The key for the “wizards” was to find a way around the regulatory system, and if they could use leverage, the fool’s gold would eventually lead to a crisis.

By 2013 the seeds were planted, not by Wall Street wizards, but by Tech Wizards. Now the seeds have taken root (Of course, I’m talking about cryptocurrency, what Charlie Munger called financial “rat poison”).

Last year, researchers at the NY Fed looked at the impact of crypto on the financial system: The Financial Stability Implications of Digital Assets. And they concluded: “that, to date, the contribution of digital assets to systemic risk has been limited, given that the digital ecosystem is relatively small and not a major provider of financing and payment services to the real economy.”

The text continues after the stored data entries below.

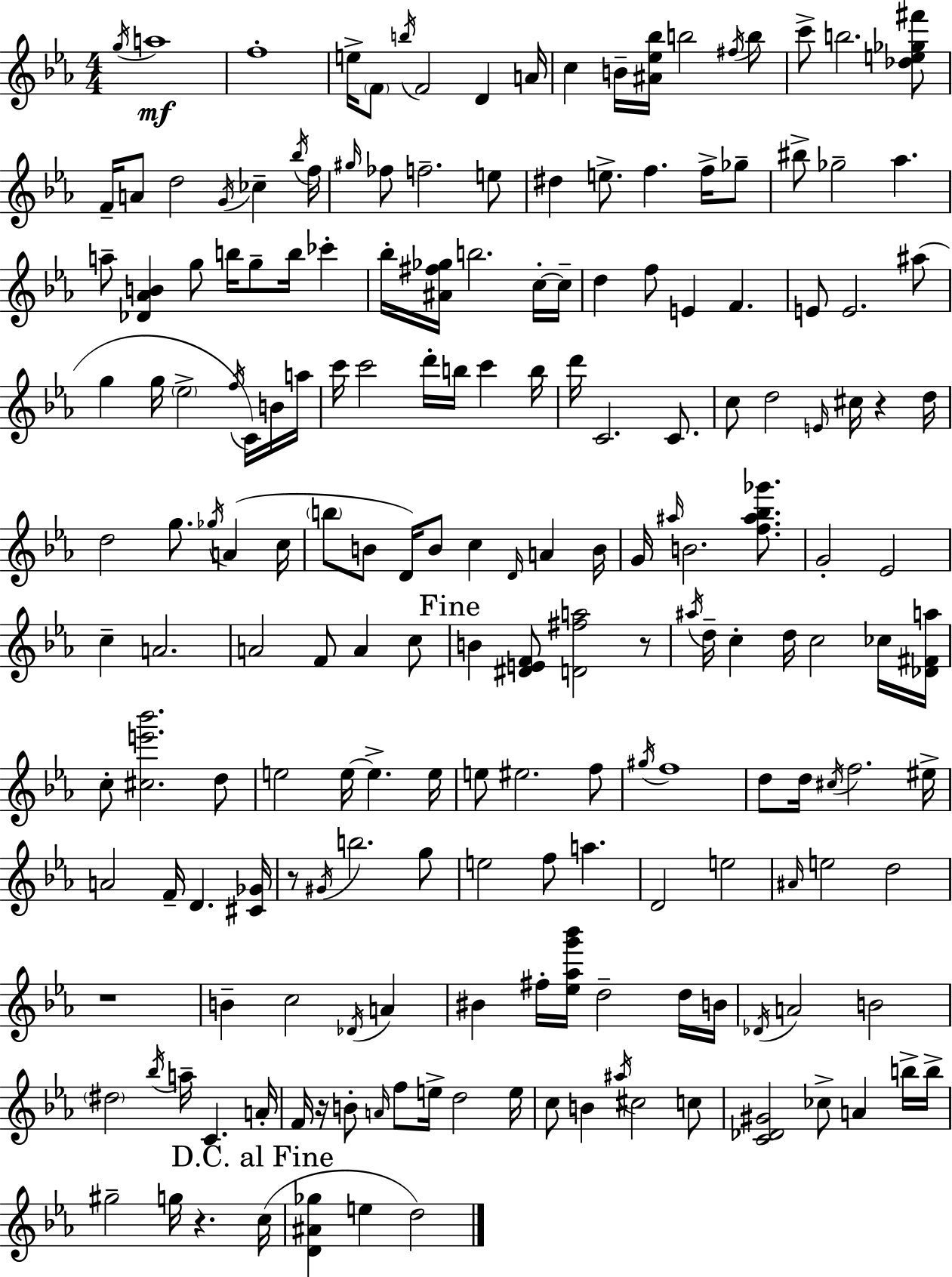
{
  \clef treble
  \numericTimeSignature
  \time 4/4
  \key c \minor
  \acciaccatura { g''16 }\mf a''1 | f''1-. | e''16-> \parenthesize f'8 \acciaccatura { b''16 } f'2 d'4 | a'16 c''4 b'16-- <ais' ees'' bes''>16 b''2 | \break \acciaccatura { fis''16 } b''8 c'''8-> b''2. | <des'' e'' ges'' fis'''>8 f'16-- a'8 d''2 \acciaccatura { g'16 } ces''4-- | \acciaccatura { bes''16 } f''16 \grace { gis''16 } fes''8 f''2.-- | e''8 dis''4 e''8.-> f''4. | \break f''16-> ges''8-- bis''8-> ges''2-- | aes''4. a''8-- <des' aes' b'>4 g''8 b''16 g''8-- | b''16 ces'''4-. bes''16-. <ais' fis'' ges''>16 b''2. | c''16-.~~ c''16-- d''4 f''8 e'4 | \break f'4. e'8 e'2. | ais''8( g''4 g''16 \parenthesize ees''2-> | \acciaccatura { f''16 } c'16) b'16 a''16 c'''16 c'''2 | d'''16-. b''16 c'''4 b''16 d'''16 c'2. | \break c'8. c''8 d''2 | \grace { e'16 } cis''16 r4 d''16 d''2 | g''8. \acciaccatura { ges''16 }( a'4 c''16 \parenthesize b''8 b'8 d'16) b'8 | c''4 \grace { d'16 } a'4 b'16 g'16 \grace { ais''16 } b'2. | \break <f'' ais'' bes'' ges'''>8. g'2-. | ees'2 c''4-- a'2. | a'2 | f'8 a'4 c''8 \mark "Fine" b'4 <dis' e' f'>8 | \break <d' fis'' a''>2 r8 \acciaccatura { ais''16 } d''16-- c''4-. | d''16 c''2 ces''16 <des' fis' a''>16 c''8-. <cis'' e''' bes'''>2. | d''8 e''2 | e''16~~ e''4.-> e''16 e''8 eis''2. | \break f''8 \acciaccatura { gis''16 } f''1 | d''8 d''16 | \acciaccatura { cis''16 } f''2. eis''16-> a'2 | f'16-- d'4. <cis' ges'>16 r8 | \break \acciaccatura { gis'16 } b''2. g''8 e''2 | f''8 a''4. d'2 | e''2 \grace { ais'16 } | e''2 d''2 | \break r1 | b'4-- c''2 \acciaccatura { des'16 } a'4 | bis'4 fis''16-. <ees'' aes'' g''' bes'''>16 d''2-- d''16 | b'16 \acciaccatura { des'16 } a'2 b'2 | \break \parenthesize dis''2 \acciaccatura { bes''16 } a''16-- c'4. | a'16-. f'16 r16 b'8-. \grace { a'16 } f''8 e''16-> d''2 | e''16 c''8 b'4 \acciaccatura { ais''16 } cis''2 | c''8 <c' des' gis'>2 ces''8-> a'4 | \break b''16-> b''16-> gis''2-- g''16 r4. | \mark "D.C. al Fine" c''16( <d' ais' ges''>4 e''4 d''2) | \bar "|."
}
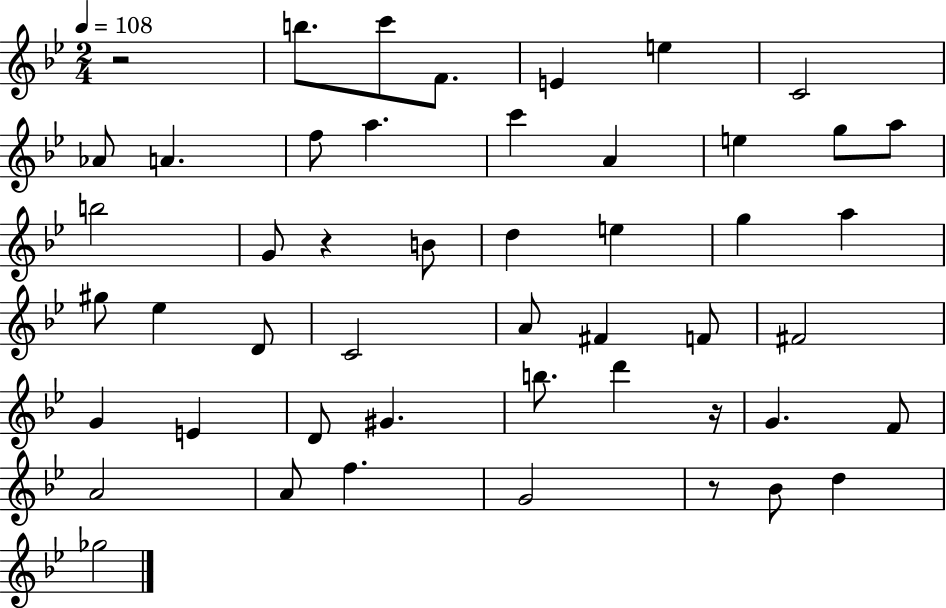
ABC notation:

X:1
T:Untitled
M:2/4
L:1/4
K:Bb
z2 b/2 c'/2 F/2 E e C2 _A/2 A f/2 a c' A e g/2 a/2 b2 G/2 z B/2 d e g a ^g/2 _e D/2 C2 A/2 ^F F/2 ^F2 G E D/2 ^G b/2 d' z/4 G F/2 A2 A/2 f G2 z/2 _B/2 d _g2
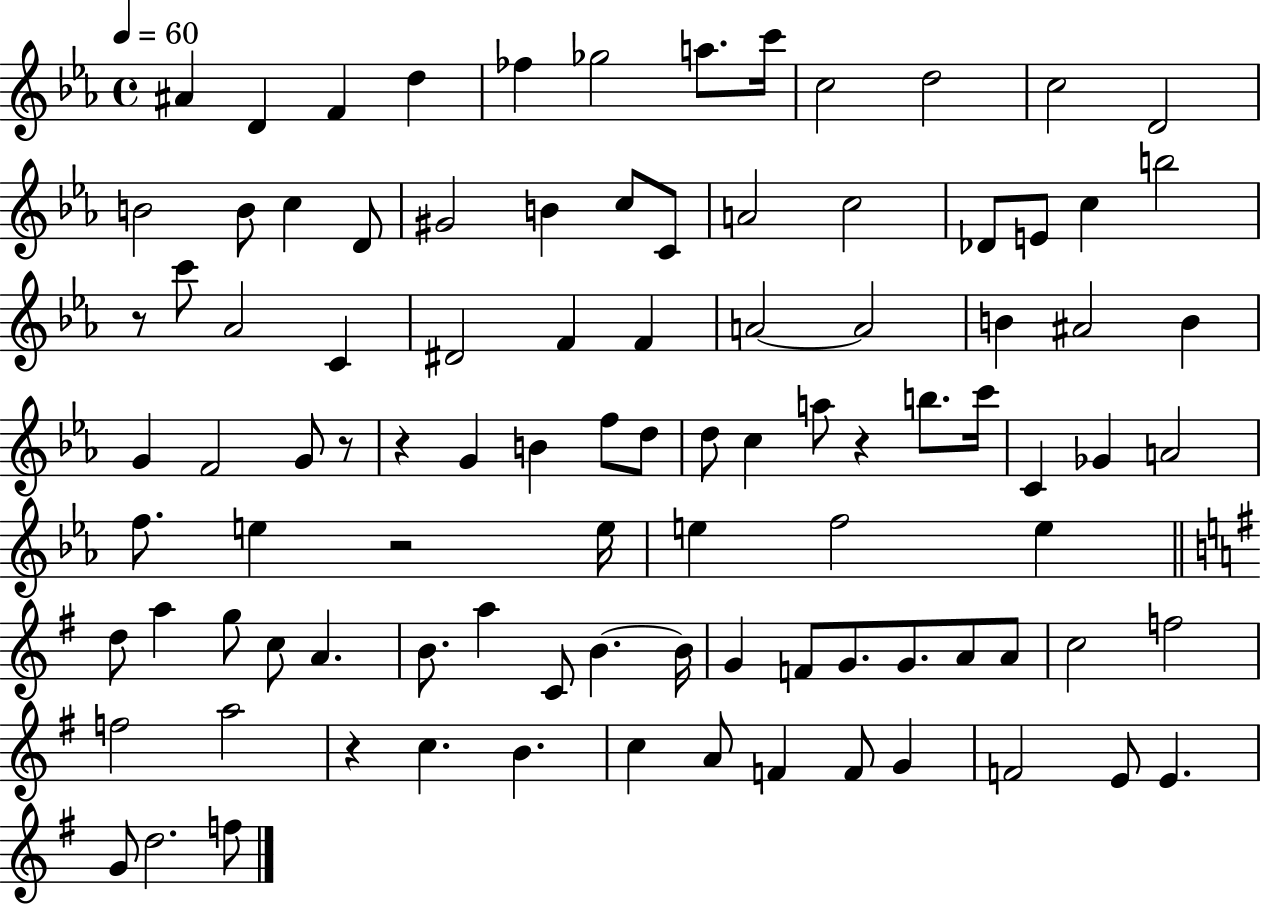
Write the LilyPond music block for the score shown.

{
  \clef treble
  \time 4/4
  \defaultTimeSignature
  \key ees \major
  \tempo 4 = 60
  ais'4 d'4 f'4 d''4 | fes''4 ges''2 a''8. c'''16 | c''2 d''2 | c''2 d'2 | \break b'2 b'8 c''4 d'8 | gis'2 b'4 c''8 c'8 | a'2 c''2 | des'8 e'8 c''4 b''2 | \break r8 c'''8 aes'2 c'4 | dis'2 f'4 f'4 | a'2~~ a'2 | b'4 ais'2 b'4 | \break g'4 f'2 g'8 r8 | r4 g'4 b'4 f''8 d''8 | d''8 c''4 a''8 r4 b''8. c'''16 | c'4 ges'4 a'2 | \break f''8. e''4 r2 e''16 | e''4 f''2 e''4 | \bar "||" \break \key g \major d''8 a''4 g''8 c''8 a'4. | b'8. a''4 c'8 b'4.~~ b'16 | g'4 f'8 g'8. g'8. a'8 a'8 | c''2 f''2 | \break f''2 a''2 | r4 c''4. b'4. | c''4 a'8 f'4 f'8 g'4 | f'2 e'8 e'4. | \break g'8 d''2. f''8 | \bar "|."
}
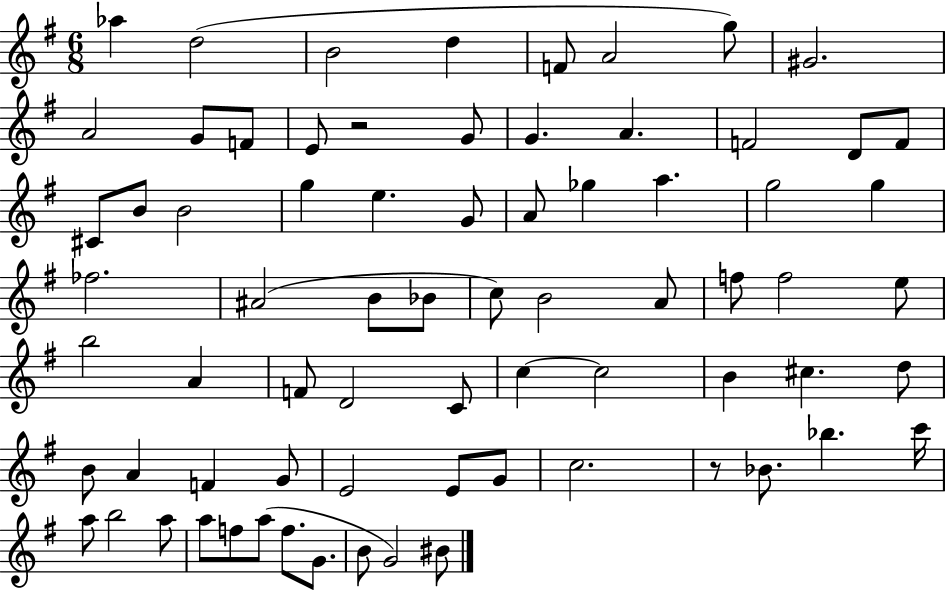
{
  \clef treble
  \numericTimeSignature
  \time 6/8
  \key g \major
  aes''4 d''2( | b'2 d''4 | f'8 a'2 g''8) | gis'2. | \break a'2 g'8 f'8 | e'8 r2 g'8 | g'4. a'4. | f'2 d'8 f'8 | \break cis'8 b'8 b'2 | g''4 e''4. g'8 | a'8 ges''4 a''4. | g''2 g''4 | \break fes''2. | ais'2( b'8 bes'8 | c''8) b'2 a'8 | f''8 f''2 e''8 | \break b''2 a'4 | f'8 d'2 c'8 | c''4~~ c''2 | b'4 cis''4. d''8 | \break b'8 a'4 f'4 g'8 | e'2 e'8 g'8 | c''2. | r8 bes'8. bes''4. c'''16 | \break a''8 b''2 a''8 | a''8 f''8 a''8( f''8. g'8. | b'8 g'2) bis'8 | \bar "|."
}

The key to preventing a financial crisis is to keep the non-regulated (or poorly regulated) areas of finance out of the financial system. A good example is the Tulip Bubble in the 1600s. Some people got rich, others were wiped out, but it had no impact on the financial system.

Unfortunately the current administration has embraced crypto. They are allowing it to creep into the financial system, and allowing 401K plans to hold crypto (aka future bagholders). There has been some discussion of allowing financial institutions to lend against crypto holdings – like for a mortgage.  This is mistake and increases the possibility that crypto will be the source of the next financial crisis.

A final note: CNBC should be embarrassed to have crypto prices on their website.